Jerry Bergonzi, la force tranquille
Un set au Duc des Lombards, avec Jerry Bergonzi, grand maître du saxophone post-coltranien.
Jerry Bergonzi, (sax tenor), Renato Chicco (orgue)Andrea Michelutti (batterie), 23 mars 2017, Duc des Lombards
Un set avec Jerry Bergonzi. Il se présente en trio, et propose un joli bouquet de standards et de compositions, cueilli avec soin, arrangé avec goût, avec une répartition très sûre entre morceaux très connus, un peu connus, pas connus. Au menu: Witchcraft, Solar, Theme for Honeyboy, Soultrane, Blue Cue, Double Bill, Come rain or come shine…
C’est le genre de soirée où l’on est en confiance, on l’est d’autant plus que le maître des lieux affiche une sérénité parfaite. Curieux contraste, d’ailleurs , entre l’impression visuelle et l’impression auditive: le débit impétueux, volubile des phrases de Bergonzi suggère des images qui ne sont pas totalement raccords avec cette impression de force tranquille qu’il dégage, même dans les passages up-tempo. Bergonzi semble avoir tout digéré, Coleman Hawkins, Coltrane, Brecker. Il est en total contrôle de l’instrument y compris dans les dérapages ou dans les étranglements dont il aime à épicer son jeu, pour ne pas laisser ses arpèges se refermer sur lui. Sa sonorité offre un bon équilibre de qualités apparemment antinomiques, c’est rugueux mais velouté, il y a des ébréchures et de la patine, avec dans les ballades des petits moments getziens, des échappées dans le diaphane.
Bergonzi est accompagné à l’orgue par Renato Chicco, qui apporte beaucoup de groove et d’énergie, avec des entrées en matière toujours swingantes et pimpantes.
Le batteur Andrea Michelutti a une présence agressive mais pertinente, il se soucie fort peu d’être coloriste, mais de surtout de mettre du charbon dans la locomotive, et il le fait très bien. Tous deux, batteur et organiste permettent à Jerry Bergonzi de jouer avec une décontraction sereine, comme un oiseau profitant des courants ascendants. On goûte de formidables 4/4 exécutés dans les règles de l’art et un Come rain or Come shine à tempo vif pour couronner le tout. Du sax qui se déguste comme un très bon whisky.
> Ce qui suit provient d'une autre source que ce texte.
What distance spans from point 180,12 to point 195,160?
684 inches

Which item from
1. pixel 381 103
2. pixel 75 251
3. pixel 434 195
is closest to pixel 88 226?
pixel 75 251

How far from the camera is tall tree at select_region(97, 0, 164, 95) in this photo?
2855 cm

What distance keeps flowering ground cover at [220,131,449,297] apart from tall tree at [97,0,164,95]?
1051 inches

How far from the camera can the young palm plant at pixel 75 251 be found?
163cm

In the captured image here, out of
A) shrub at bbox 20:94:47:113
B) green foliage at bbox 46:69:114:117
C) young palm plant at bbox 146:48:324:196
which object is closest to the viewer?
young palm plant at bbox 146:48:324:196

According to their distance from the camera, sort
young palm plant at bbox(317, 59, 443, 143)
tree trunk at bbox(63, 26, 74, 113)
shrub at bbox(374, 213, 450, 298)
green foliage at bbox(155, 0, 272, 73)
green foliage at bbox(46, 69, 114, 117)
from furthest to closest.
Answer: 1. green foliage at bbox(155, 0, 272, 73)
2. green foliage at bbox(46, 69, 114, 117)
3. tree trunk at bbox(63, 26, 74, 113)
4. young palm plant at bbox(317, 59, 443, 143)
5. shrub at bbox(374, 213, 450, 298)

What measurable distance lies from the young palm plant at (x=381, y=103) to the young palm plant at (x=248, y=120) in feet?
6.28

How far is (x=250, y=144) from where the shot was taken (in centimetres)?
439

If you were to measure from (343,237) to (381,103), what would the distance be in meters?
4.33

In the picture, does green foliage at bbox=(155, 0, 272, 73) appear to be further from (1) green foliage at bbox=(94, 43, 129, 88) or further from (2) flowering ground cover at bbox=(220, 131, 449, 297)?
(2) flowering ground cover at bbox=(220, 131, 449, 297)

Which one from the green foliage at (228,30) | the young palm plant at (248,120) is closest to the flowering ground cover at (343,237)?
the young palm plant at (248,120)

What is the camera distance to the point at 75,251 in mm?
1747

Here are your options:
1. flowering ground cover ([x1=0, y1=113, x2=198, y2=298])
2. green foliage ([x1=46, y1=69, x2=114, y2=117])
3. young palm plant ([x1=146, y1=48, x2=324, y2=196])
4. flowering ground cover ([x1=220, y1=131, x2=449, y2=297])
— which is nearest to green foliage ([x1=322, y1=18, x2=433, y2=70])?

Post scriptum: Jerry Bergonzi est également un pédagogue respecté, dont les conseils profitables sont dispensés sur internet ou au cours de master-classes. En farfouillant dans le monde virtuel, je trouve un compte-rendu d’une master-class de 2009, où le maître prononce cette phrase: « Quand je joue je ne pense pas. Je pense quand je travaille ».